Problem: Render everything from the line containing "What is the" down to the end of the records as a Markdown table with the columns Row and Line, giving each nonblank line its own numbered row. Omit the pictures from the table.

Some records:
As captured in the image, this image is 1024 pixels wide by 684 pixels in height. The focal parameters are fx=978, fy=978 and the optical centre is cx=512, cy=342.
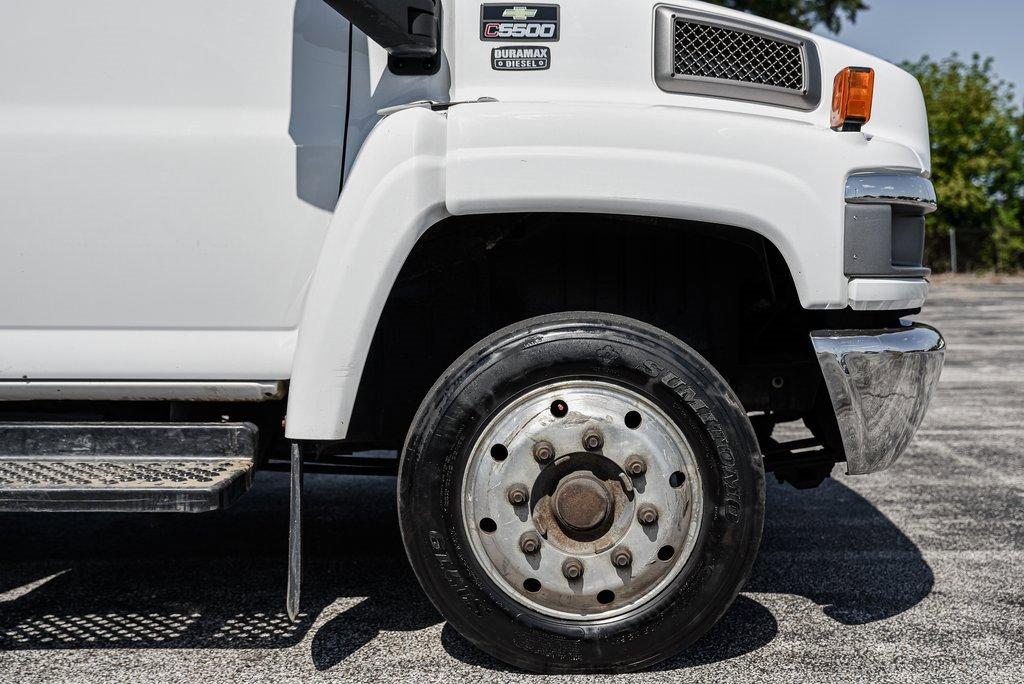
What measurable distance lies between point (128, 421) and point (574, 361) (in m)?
1.30

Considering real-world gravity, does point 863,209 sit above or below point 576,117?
below

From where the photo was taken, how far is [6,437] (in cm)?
269

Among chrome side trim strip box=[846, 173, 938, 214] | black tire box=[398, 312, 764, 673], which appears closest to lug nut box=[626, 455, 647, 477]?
black tire box=[398, 312, 764, 673]

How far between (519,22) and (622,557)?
4.80 ft

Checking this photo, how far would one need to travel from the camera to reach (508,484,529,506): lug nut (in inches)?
99.5

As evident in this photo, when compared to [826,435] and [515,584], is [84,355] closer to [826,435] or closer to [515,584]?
[515,584]

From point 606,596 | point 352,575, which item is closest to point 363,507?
point 352,575

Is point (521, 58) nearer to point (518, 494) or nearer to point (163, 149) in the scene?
point (163, 149)

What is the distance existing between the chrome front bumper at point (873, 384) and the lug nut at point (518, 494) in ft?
2.82

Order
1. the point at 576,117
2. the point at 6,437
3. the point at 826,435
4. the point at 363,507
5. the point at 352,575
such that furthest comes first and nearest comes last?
the point at 363,507 → the point at 352,575 → the point at 826,435 → the point at 6,437 → the point at 576,117

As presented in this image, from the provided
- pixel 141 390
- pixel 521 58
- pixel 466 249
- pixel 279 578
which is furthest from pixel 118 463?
pixel 521 58

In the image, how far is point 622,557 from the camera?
2.53m

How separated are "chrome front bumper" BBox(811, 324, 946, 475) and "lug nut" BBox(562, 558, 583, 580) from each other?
2.64 ft

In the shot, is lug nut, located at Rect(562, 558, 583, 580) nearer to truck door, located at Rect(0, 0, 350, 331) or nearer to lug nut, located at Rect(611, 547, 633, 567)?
lug nut, located at Rect(611, 547, 633, 567)
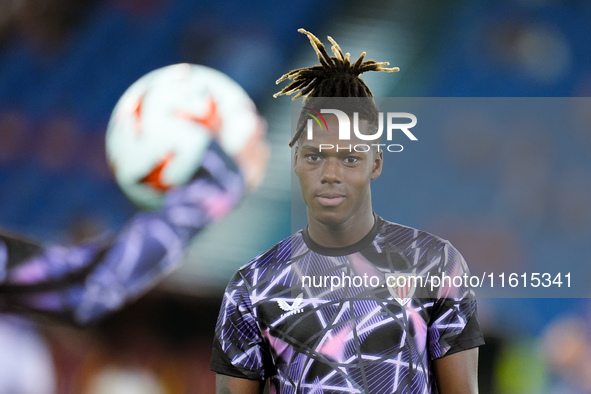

Correct response:
| Row | Line |
|---|---|
| 1 | What is the distance existing between the chrome front bumper at point (873, 384) and the lug nut at point (518, 494) in ft? |
| 2 | 2.82 |
| 3 | Order |
| 4 | 1. the point at 576,117 |
| 5 | 2. the point at 6,437 |
| 6 | 3. the point at 826,435 |
| 7 | 4. the point at 363,507 |
| 8 | 5. the point at 352,575 |
| 9 | such that furthest comes first and nearest comes last? |
| 10 | the point at 363,507 → the point at 352,575 → the point at 826,435 → the point at 6,437 → the point at 576,117 |
| 11 | As presented in this image, from the provided |
| 12 | - pixel 141 390 |
| 13 | - pixel 521 58 |
| 14 | - pixel 466 249 |
| 15 | - pixel 279 578 |
| 16 | which is furthest from pixel 118 463? |
| 17 | pixel 521 58 |
| 18 | In the image, how far is point 622,557 from the camera? |
| 19 | 2.53m |
| 20 | How separated are "chrome front bumper" BBox(811, 324, 946, 475) and "lug nut" BBox(562, 558, 583, 580) from each other? |
| 21 | 2.64 ft |
| 22 | In the shot, is lug nut, located at Rect(562, 558, 583, 580) nearer to truck door, located at Rect(0, 0, 350, 331) or nearer to lug nut, located at Rect(611, 547, 633, 567)? |
| 23 | lug nut, located at Rect(611, 547, 633, 567) |